HAPPY BIRTHDAY- Riflessioni sul primo anno di maternità.

La settimana scorsa abbiamo festeggiato il primo compleanno di Marco: è stata una tappa importantissima che ha scandito non solo la crescita di mio figlio, ma anche la mia nel ruolo di madre. In quella giornata così speciale, ho pensato tante volte “ce l’ho fatta!!!” e ho ripensato ai momenti più difficili, ormai alle spalle! Non si ha la minima idea di quanto sia difficile essere madre finché non lo si diventa. I consigli delle altre mamme, le parole, i racconti sono inutili: l’unica cosa che conta è vivere quella meravigliosa esperienza in prima persona. Viverla e respirarla. E per quanto possa sembrare banale la teoria secondo la quale “non c’è mestiere più difficile al mondo”, beh…non esiste nulla di più vero! Da quando sono mamma, mi sono resa conto che tutto ciò che un tempo mi sembrava complicato, adesso è una passeggiata…e, ora più che mai, il rispetto che ho per la mia è smisurato! Ho avuto bisogno di diventare madre anch’io per capire i sacrifici che lei ha fatto per me. Li ha fatti da sempre e continua a farne, anche ora che c’è Marco e che la mia vita è diventata una specie di emozionante giro quotidiano sulle montagne russe.

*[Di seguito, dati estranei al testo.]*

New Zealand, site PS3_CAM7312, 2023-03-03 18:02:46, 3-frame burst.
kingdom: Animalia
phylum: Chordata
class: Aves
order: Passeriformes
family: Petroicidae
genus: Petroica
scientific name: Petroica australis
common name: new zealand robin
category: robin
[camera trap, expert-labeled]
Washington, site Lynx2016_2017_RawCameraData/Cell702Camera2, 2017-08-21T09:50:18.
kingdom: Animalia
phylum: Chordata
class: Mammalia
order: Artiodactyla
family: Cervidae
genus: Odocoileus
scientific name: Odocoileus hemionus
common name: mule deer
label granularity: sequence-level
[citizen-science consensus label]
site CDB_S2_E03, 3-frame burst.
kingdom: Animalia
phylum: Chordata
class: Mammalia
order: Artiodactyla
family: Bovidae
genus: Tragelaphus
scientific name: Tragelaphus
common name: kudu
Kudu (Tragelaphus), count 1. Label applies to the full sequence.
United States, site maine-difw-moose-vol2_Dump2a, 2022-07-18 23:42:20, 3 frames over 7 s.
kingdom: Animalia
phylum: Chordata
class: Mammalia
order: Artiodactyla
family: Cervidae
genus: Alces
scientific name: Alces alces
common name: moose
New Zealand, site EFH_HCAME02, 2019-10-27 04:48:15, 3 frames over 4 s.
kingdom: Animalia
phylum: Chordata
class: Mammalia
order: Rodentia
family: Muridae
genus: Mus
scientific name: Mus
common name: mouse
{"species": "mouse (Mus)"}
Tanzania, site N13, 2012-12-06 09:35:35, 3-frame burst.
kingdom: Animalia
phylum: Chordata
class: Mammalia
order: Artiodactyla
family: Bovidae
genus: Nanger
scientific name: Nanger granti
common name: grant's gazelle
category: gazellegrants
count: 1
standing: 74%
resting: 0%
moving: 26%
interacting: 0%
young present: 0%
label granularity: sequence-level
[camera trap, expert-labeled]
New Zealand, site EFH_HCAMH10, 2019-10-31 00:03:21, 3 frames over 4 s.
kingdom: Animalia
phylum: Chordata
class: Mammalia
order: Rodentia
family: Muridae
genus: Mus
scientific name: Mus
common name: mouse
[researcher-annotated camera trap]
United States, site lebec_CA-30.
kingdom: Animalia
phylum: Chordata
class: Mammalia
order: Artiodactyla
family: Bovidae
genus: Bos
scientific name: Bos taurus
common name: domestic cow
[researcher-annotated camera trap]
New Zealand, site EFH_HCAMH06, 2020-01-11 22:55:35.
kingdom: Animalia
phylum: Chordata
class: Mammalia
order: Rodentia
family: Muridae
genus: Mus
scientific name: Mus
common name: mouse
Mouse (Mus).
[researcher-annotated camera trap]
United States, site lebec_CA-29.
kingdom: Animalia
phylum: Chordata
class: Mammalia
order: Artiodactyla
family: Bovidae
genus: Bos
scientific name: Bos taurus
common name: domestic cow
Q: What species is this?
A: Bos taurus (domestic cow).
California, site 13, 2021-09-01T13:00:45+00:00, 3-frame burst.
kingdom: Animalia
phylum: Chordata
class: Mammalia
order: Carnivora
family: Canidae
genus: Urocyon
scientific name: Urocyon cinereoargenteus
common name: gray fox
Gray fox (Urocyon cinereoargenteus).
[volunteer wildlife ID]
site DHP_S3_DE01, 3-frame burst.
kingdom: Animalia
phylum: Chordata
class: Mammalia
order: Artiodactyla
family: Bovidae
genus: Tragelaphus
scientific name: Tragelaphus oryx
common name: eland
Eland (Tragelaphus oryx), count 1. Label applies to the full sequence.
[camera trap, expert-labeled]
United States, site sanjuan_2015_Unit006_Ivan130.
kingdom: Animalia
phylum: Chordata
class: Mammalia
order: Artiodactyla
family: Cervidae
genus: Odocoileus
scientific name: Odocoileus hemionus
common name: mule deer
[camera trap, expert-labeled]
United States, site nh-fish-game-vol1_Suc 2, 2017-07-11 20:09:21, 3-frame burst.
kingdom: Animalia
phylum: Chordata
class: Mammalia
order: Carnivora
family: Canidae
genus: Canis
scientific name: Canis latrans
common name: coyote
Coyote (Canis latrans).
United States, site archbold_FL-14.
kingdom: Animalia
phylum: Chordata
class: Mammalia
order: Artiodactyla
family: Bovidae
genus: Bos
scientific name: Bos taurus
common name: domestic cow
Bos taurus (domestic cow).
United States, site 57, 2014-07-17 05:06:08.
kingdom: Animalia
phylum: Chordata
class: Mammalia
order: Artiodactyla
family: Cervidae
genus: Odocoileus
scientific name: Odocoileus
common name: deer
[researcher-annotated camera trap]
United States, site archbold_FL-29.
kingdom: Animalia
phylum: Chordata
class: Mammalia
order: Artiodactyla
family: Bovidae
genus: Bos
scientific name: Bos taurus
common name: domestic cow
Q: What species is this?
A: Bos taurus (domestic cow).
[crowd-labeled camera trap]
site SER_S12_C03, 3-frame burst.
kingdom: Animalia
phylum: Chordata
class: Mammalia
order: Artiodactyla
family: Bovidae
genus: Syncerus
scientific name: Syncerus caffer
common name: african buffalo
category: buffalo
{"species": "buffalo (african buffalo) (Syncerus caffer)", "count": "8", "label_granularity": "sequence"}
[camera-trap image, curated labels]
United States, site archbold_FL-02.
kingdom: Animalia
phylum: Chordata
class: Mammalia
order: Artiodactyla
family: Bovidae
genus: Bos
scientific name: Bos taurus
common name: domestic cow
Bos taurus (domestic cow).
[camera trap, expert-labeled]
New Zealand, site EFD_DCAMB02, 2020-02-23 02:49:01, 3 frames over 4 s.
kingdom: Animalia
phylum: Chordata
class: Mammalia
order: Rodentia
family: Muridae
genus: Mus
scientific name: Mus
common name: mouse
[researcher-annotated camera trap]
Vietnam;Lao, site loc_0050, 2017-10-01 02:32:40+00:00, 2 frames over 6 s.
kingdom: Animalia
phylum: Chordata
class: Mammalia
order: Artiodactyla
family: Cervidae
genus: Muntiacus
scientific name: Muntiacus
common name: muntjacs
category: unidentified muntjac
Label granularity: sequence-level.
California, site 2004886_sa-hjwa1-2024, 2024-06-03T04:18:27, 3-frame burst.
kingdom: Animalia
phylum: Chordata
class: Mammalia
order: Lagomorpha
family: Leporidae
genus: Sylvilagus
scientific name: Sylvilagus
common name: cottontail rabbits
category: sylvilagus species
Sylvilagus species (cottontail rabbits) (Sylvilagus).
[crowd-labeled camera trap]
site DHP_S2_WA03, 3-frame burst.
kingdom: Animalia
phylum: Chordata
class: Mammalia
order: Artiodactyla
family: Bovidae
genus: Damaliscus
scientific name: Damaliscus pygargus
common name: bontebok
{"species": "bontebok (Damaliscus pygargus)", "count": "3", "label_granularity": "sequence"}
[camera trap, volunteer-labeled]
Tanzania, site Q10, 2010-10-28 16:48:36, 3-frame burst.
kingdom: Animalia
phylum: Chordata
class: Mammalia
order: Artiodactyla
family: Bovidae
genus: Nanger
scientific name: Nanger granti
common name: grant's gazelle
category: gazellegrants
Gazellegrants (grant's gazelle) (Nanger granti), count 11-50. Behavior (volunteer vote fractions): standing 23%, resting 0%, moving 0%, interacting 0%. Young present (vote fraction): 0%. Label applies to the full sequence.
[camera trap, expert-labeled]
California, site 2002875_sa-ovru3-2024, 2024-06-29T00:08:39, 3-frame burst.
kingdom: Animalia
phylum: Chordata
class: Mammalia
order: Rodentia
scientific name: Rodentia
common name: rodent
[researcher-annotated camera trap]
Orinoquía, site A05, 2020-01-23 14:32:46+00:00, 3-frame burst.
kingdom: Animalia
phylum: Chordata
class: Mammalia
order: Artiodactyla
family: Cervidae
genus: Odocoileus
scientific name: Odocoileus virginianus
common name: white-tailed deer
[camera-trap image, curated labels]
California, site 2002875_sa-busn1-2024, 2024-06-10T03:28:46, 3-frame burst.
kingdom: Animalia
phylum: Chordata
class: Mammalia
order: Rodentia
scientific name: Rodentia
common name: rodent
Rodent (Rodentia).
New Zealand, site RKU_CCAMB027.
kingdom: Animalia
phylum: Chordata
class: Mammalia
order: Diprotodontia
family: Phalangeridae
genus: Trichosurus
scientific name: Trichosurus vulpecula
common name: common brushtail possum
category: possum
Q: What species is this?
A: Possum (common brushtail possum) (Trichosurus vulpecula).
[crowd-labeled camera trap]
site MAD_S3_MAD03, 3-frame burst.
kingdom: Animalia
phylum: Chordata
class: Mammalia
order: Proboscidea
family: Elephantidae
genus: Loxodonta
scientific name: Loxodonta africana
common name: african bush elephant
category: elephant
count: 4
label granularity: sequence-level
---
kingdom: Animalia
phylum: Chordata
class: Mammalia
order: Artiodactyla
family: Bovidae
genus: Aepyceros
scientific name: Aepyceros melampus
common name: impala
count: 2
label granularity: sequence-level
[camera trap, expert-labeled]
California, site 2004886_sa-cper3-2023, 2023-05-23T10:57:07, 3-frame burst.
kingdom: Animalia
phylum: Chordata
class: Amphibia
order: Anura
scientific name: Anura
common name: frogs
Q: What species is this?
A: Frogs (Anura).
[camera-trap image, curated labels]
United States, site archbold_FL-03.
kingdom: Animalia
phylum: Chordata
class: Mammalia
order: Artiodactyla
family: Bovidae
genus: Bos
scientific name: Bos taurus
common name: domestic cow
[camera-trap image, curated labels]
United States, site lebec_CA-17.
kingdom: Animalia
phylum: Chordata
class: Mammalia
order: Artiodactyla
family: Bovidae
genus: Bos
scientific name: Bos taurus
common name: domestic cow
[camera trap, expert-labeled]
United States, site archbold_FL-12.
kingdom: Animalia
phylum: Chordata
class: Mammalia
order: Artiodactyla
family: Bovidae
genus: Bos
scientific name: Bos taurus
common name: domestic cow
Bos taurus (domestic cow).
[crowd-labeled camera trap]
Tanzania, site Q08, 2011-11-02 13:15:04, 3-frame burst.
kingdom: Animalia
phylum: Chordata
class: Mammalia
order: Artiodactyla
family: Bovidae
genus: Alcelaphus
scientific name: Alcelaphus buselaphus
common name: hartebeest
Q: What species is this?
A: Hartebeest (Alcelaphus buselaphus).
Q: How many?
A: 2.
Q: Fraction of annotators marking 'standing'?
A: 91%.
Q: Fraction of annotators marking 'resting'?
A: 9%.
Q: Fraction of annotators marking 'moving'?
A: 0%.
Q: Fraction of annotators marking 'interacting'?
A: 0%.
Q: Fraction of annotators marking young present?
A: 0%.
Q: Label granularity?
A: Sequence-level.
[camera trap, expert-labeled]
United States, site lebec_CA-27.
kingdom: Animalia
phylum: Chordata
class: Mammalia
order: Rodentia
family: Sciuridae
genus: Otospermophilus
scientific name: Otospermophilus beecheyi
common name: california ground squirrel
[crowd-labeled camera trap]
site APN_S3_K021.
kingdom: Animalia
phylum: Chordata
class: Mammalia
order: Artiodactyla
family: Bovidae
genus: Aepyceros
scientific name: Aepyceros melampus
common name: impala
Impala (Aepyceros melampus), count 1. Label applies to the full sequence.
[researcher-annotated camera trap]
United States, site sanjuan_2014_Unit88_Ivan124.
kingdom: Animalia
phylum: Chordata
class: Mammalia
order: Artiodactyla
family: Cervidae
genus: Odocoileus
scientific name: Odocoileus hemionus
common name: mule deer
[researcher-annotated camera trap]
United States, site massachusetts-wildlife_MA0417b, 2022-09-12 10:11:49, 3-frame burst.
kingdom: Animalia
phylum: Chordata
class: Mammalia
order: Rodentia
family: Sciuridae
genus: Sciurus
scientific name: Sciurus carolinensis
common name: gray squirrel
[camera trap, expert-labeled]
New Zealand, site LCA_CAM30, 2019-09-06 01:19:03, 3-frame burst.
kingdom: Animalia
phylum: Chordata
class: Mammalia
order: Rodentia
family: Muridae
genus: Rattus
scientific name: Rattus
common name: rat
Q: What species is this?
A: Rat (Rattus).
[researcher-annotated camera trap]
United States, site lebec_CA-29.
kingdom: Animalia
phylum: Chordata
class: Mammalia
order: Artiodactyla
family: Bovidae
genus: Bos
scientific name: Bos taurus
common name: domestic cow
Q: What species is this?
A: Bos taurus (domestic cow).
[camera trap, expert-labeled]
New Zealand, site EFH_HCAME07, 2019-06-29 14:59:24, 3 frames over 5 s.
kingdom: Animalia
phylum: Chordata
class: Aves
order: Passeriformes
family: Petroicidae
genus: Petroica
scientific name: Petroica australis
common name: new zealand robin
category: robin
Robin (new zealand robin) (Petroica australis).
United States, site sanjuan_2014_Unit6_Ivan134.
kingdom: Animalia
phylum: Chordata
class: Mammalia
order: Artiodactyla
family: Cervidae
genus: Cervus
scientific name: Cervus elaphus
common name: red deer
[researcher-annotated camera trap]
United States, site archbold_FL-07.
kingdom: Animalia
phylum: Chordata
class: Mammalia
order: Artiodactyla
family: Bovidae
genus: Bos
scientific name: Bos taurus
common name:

Ricordo il giorno in cui Marco è nato: una minuscola creatura indifesa, completamente disarmata e dipendente da me in tutto e per tutto. E poi lo guardo adesso: quanto è cresciuto! Diventa ogni giorno più indipendente e ribelle! Le prime settimane della mia vita da mamma sono state intense ed euforiche. Io e mio marito eravamo quasi increduli: la magia di essere diventati genitori, la voglia di conoscere meglio quel dono meraviglioso che ci era arrivato, le difficoltà e le notti in bianco quando abbiamo capito che Marco preferiva dormire di giorno piuttosto che di notte! Non mi sorprende che in alcuni paesi del mondo la privazione del sonno sia stata una vera e propria forma di tortura: non riuscire a dormire e dover comunque trovare la lucidità per accudire nostro figlio ha reso tutto difficilissimo ma, per quanto fossero profonde le mie occhiaie, dovevo necessariamente andare avanti. Non c’erano altre soluzioni!

Capisco quelle donne, molte delle quali mie amiche, che, non avendo accanto l’aiuto fisico della famiglia, decidono di fermarsi ad un solo figlio. Già così è fin troppo dura da affrontare. E mentre parlo di questa mia grande fortuna, io e mio marito riflettiamo sull’idea di allargare la famiglia. Dare un fratellino o una sorellina al nostro Marco vorrebbe dire dargli un compagno di giochi, qualcuno con cui ridere, piangere e affrontare la vita. Un compagno di viaggio, insomma!

Non ce l’avrei mai fatta in questi 12 mesi senza la vicinanza della mia famiglia: con gli orari di lavoro massacranti di mio marito, avere i miei genitori a 2 Km da me mi ha salvata. Sarò sempre grata a loro…e voglio cominciare così, con questo post: GRAZIE per tutto ciò che avete fatto per noi, quotidianamente, con pazienza ed affetto infiniti. GRAZIE per esserci stati accanto nel cambiamento più grande che un essere umano possa affrontare. GRAZIE per quello che ancora farete per me, per noi e per questa nuova famiglia che, speriamo, possa presto allargarsi con un altro terremoto!!!